José María Velasco, Valle de México (The Valley of Mexico), 1877. Museo Nacional de Arte, Mexico City. 
"Visual Voyages: Images of Latin-American Nature from Columbus to Darwin" encompasses the Huntington's mix of art, nature, history, and science. It will include The Valley of Mexico by José María Velasco, a revered landscape painter who was contemporary with the Hudson River School. The exhibition will present the Velasco alongside Frederick Church's Chimborazo. Think Wu-Tang vs. the Beatles (Sep. 16, 2017–Jan. 8. 2018).

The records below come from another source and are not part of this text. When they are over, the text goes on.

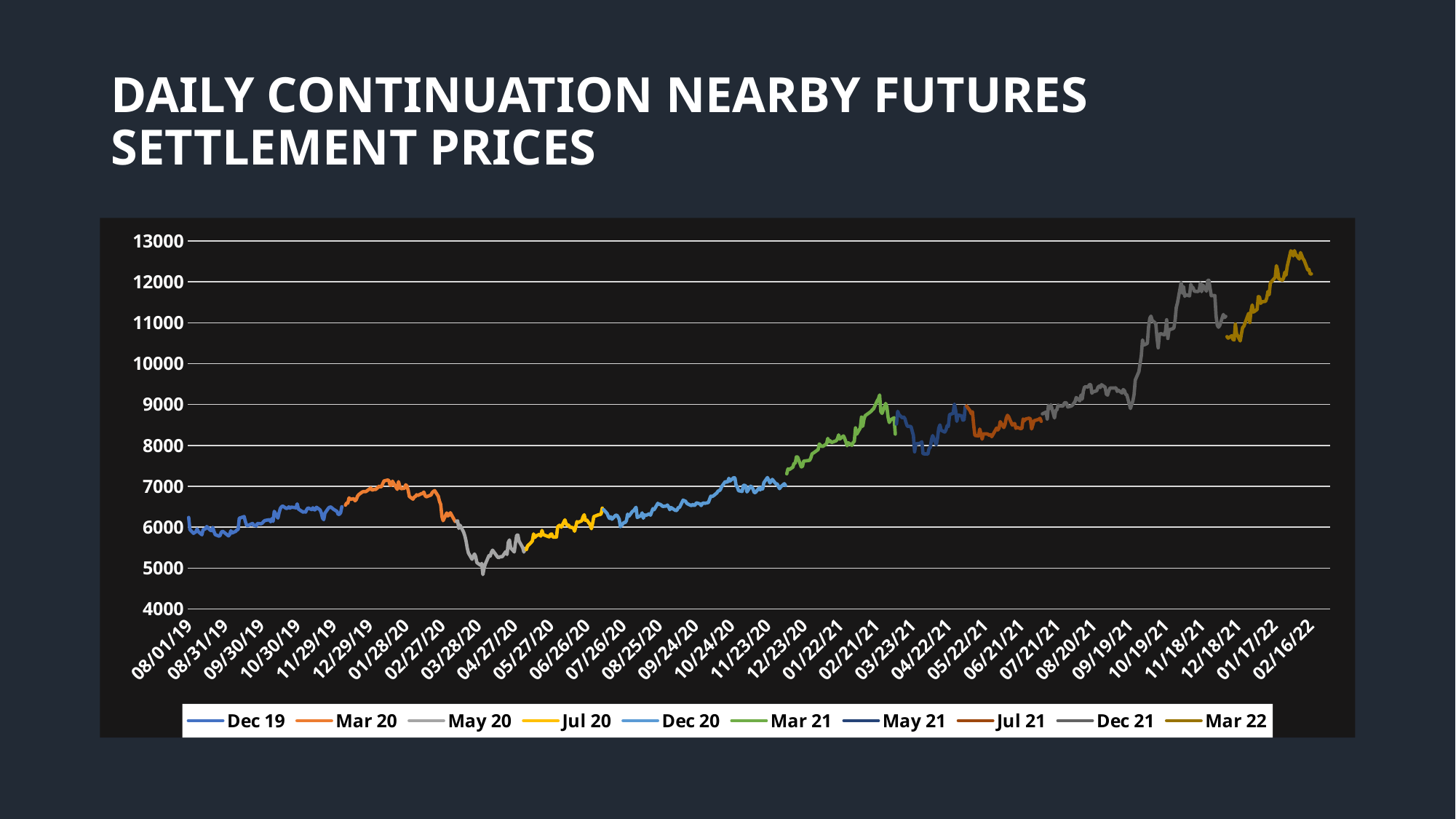
Which series is listed last in the legend? Mar 22 What kind of chart is shown on the slide? line chart Which series reaches the lowest price on the chart? May 20 Which series reaches the highest price on the chart? Mar 22 Which series reaches a higher price, Mar 20 or Dec 21? Dec 21 Is the lowest value of the May 20 series greater or less than 5000? less Overall, do the plotted prices rise or fall from 08/01/19 to 02/16/22? rise What is the title of the chart? Daily Continuation Nearby Futures Settlement Prices Is the peak value of the Mar 21 series greater or less than 9000? greater How many series does the legend list? 10 Is the peak value of the Mar 22 series greater or less than 12000? greater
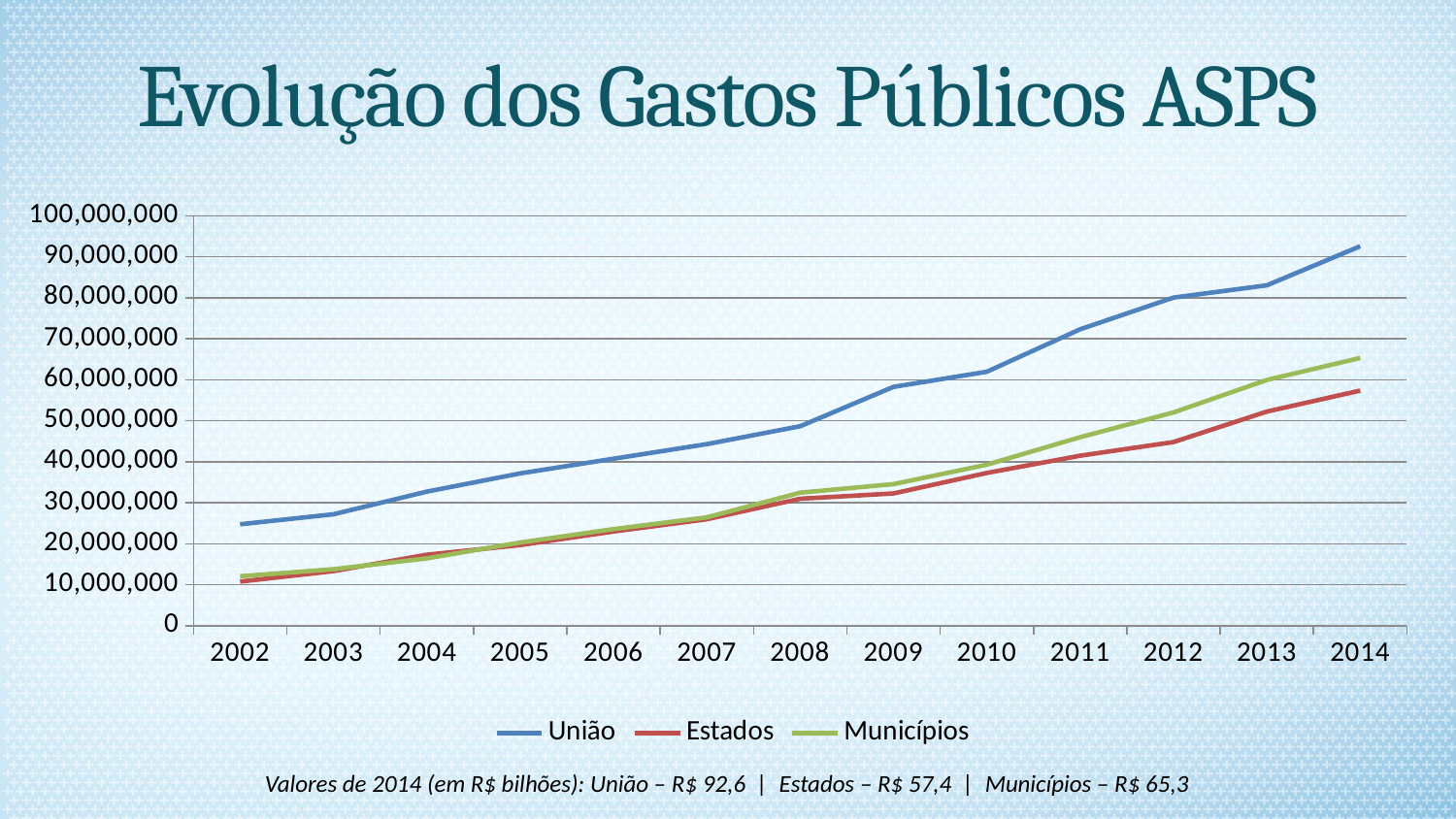
In 2014, which is larger: Municípios or Estados? Municípios According to the note below the chart, what is the difference between the 2014 values for União (R$ 92,6) and Estados (R$ 57,4) in R$ bilhões? R$ 35,2 How many series does the legend list? 3 Which series has the highest value in 2014? União What kind of chart is shown on the slide? line chart Is the value for Estados in 2014 greater or less than 60,000,000? less According to the note below the chart, what is the 2014 value for Municípios in R$ bilhões? R$ 65,3 Does the União series rise or fall from 2002 to 2014? rise How many years are shown on the x axis? 13 Is the value for União in 2014 greater or less than 90,000,000? greater Which series has the lowest value in 2014? Estados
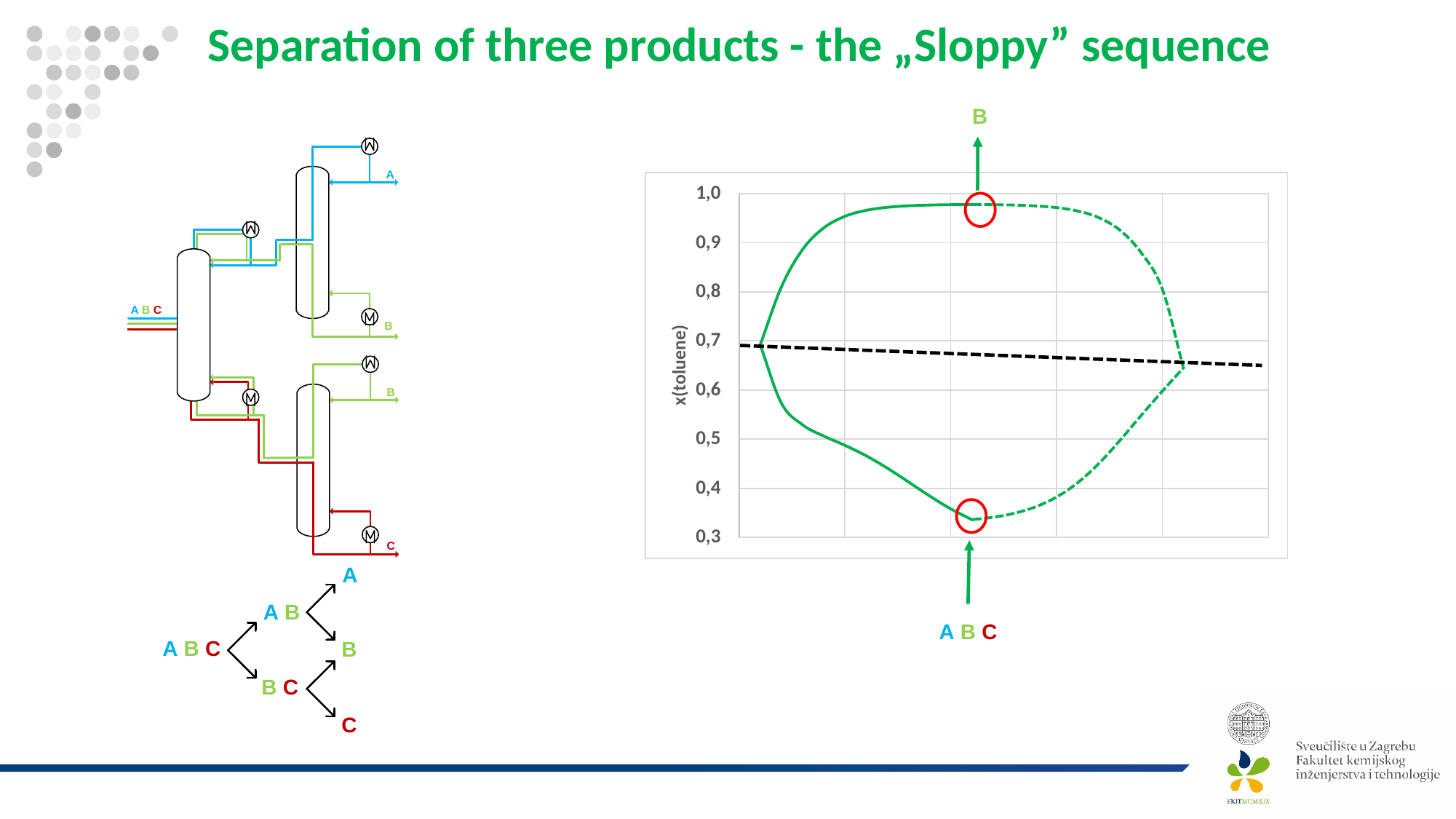
Which circled point has the higher x(toluene) value, the one marked B or the one marked A B C? B What is the label of the vertical axis of the chart? x(toluene) What kind of chart is shown on the right side of the slide? line chart Is the x(toluene) value at the right end of the black dashed line greater or less than 0,7? less Is the x(toluene) value at the circled point marked A B C greater or less than 0,4? less Is the x(toluene) value at the circled point marked B greater or less than 0,9? greater Does the black dashed line rise or fall from left to right across the chart? fall What is the lowest value shown on the vertical axis of the chart? 0,3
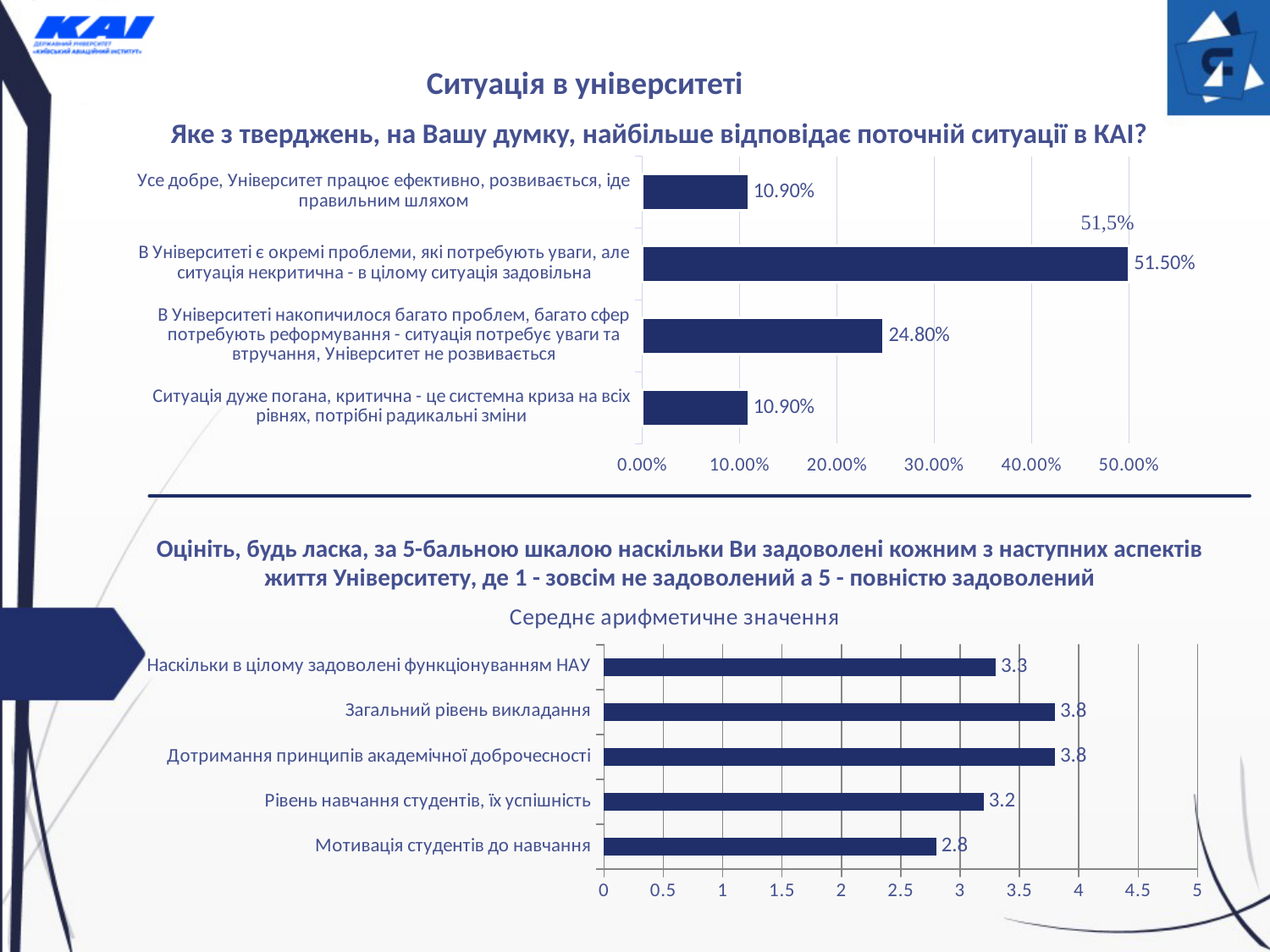
In the bottom chart "Середнє арифметичне значення", what is the value for "Наскільки в цілому задоволені функціонуванням НАУ"? 3.3 In the bottom chart "Середнє арифметичне значення", what is the value for "Мотивація студентів до навчання"? 2.8 In the bottom chart "Середнє арифметичне значення", what is the difference between the value for "Дотримання принципів академічної доброчесності" and the value for "Мотивація студентів до навчання"? 1.0 In the bottom chart "Середнє арифметичне значення", which category has the lowest value? Мотивація студентів до навчання In the top chart, which statement has the highest value? В Університеті є окремі проблеми, які потребують уваги, але ситуація некритична - в цілому ситуація задовільна How many categories are shown in the top chart? 4 In the bottom chart "Середнє арифметичне значення", which is larger: the value for "Загальний рівень викладання" or the value for "Рівень навчання студентів, їх успішність"? Загальний рівень викладання In the top chart, what is the difference between the value for "В Університеті є окремі проблеми..." and the value for "В Університеті накопичилося багато проблем..."? 26.70% In the top chart, what is the value for "В Університеті є окремі проблеми, які потребують уваги, але ситуація некритична - в цілому ситуація задовільна"? 51.50% In the top chart, what is the value for "В Університеті накопичилося багато проблем, багато сфер потребують реформування - ситуація потребує уваги та втручання, Університет не розвивається"? 24.80% How many categories are shown in the bottom chart "Середнє арифметичне значення"? 5 What kind of chart is the top chart? Bar chart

The Scott Galleries will ofter another American dichotomy: hard-edged Frederick Hammersley and biomorphic Louis Comfort Tiffany. "Tiffany Favrile Glass: Masterworks from the Collection of Stanley and Dolores Sirott" runs Oct. 7, 2017–Feb. 26, 2018.
Tiffany Studios, Cypriote Vase and Flowerform Vase. Collection of Stanley and Dolores Sirott. © David Schlegel, courtesy of Paul Doros. Image courtesy of The Huntington Library, Art Collections, and Botanical Gardens.
Gene Autry's  cowboy museum has discovered Indians, and this fall it discovers Chicanos. "La Raza" features the photojournalism of the bilingual newspaper of the 60s and 70s. "Harry Gamboa Jr.: Chicano Male Unbonded" catches up on the artist's ongoing series of nighttime portraits of creative Latino dudes. (Shown, Geraldo Velázquez, Synthesized Music Composer.) Both shows run Sep. 16, 2017–Feb. 10, 2018.

Pomona College Museum of Art
Pomona College's claim to art-history fame is José Clemente Orozco's Prometheus (1930). It was the first mural by one of Los Tres Grandes in the U.S., predating Diego Rivera in Detroit and Rockefeller Center. Pomona's "Prometheus 2017: Four Artists from Mexico Revisit Orozco" has Asa Carrillo, Adela Goldbard, Rita Ponce de León, and Naomi Rincón-Gallardo doing related installations (Aug. 29–Dec. 16, 2017).

Long Beach Museum of Art
Though not a PST show, "Rafael Soriano: The Artist as Mystic" will end in cross-border detente. The Cuban abstractionist fled the Castro regime and spent most of his career in Miami. The multi-city tour, now at the Long Beach Museum of Art through Oct. 1, will end up in Havana for the first Cuban showing of Soriano's mature achievement. Shown, The Night, 1970.
UPDATE. Just announced is that the Marciano Art Foundation will participate in LA/LA with an installation of the collection's works from Latin America. The interesting news here is that the Marciano has enough Latin American art to do a show. The Broad, I'm pretty sure, doesn't.

This installation, on the Marciano's third floor, is to run Oct. 19, 2017–Jan. 20, 2018. Below is Jose Dávila's Esfuerzo común (Common Effort), 2014.